The Virtual Datacentre Operating System concept is "intriguing," IT analyst Laura DiDio says. But to be successful, VMware must go out of its way to train customers, who often are dealing with tight budgets and using products 18 to 24 months older than the most cutting-edge technology.

Virtualising a few servers and deploying basic disaster recovery tools is relatively simple compared with the kind of overall data centre management schemes VMware is now talking about.

"They have to match theory with actual usage," Didio says. "You know, it's got to be vetted. ... A lot of customers are leaving the comfort zone. These things are increasing in size, scope and complexity. A lot of these organizations do not have the time nor the funds to send their IT people out for training."

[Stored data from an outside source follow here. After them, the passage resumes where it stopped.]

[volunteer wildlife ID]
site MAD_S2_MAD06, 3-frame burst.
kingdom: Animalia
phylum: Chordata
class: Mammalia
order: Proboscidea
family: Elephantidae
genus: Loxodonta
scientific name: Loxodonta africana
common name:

Even customers who are virtualising large portions of their data centres may not want to deploy the VDC-OS immediately.

"We'll test it out, we'll work with it in our labs and we'll see how it works. We're not rushing into that," says Aaron Andrews, director of distributed systems at First American Corporation in California. Andrews says his company takes an approach that assumes pretty much any workload can be deployed on a virtual server, but there's still work to be done in educating business users.

"We have business units that have adopted it, and we have business units that don't know what virtualisation is," he says.

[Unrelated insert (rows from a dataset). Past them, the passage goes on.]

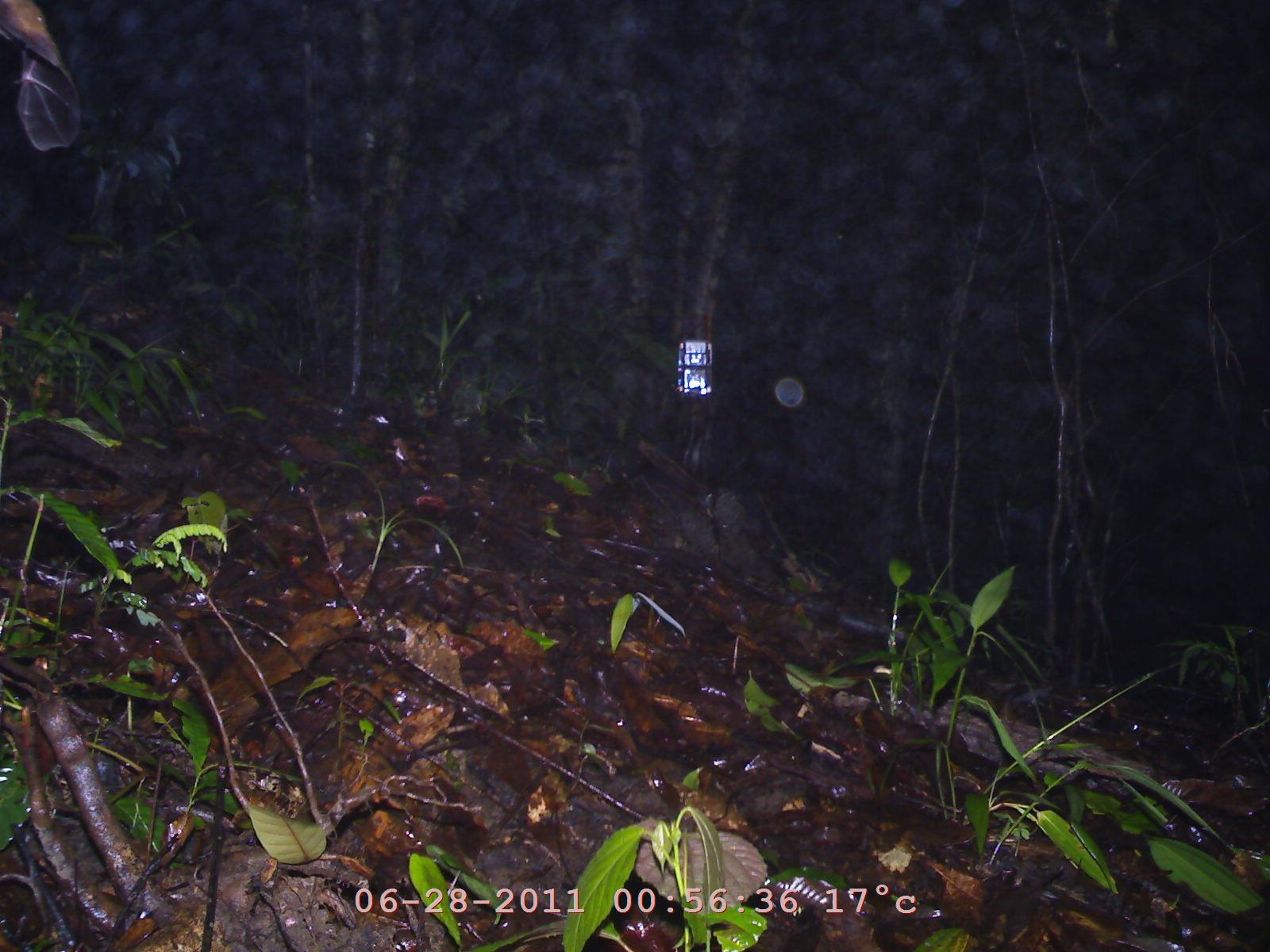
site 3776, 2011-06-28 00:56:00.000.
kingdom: Animalia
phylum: Chordata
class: Mammalia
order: Chiroptera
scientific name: Chiroptera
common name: bats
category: unknown bat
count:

Kris Jmaeff, a senior data centre analyst at the Interior Health Authority in British Columbia, says forthcoming VMware technology like the VDC-OS, and increasing willingness by software application vendors to support workloads running on virtual machines, will help the organization move closer to a fully virtualised environment. Currently, about half the authority's physical servers are virtualised. "By the next generation [of VMware's technology releases] we'll be able to virtualise almost everything," he says.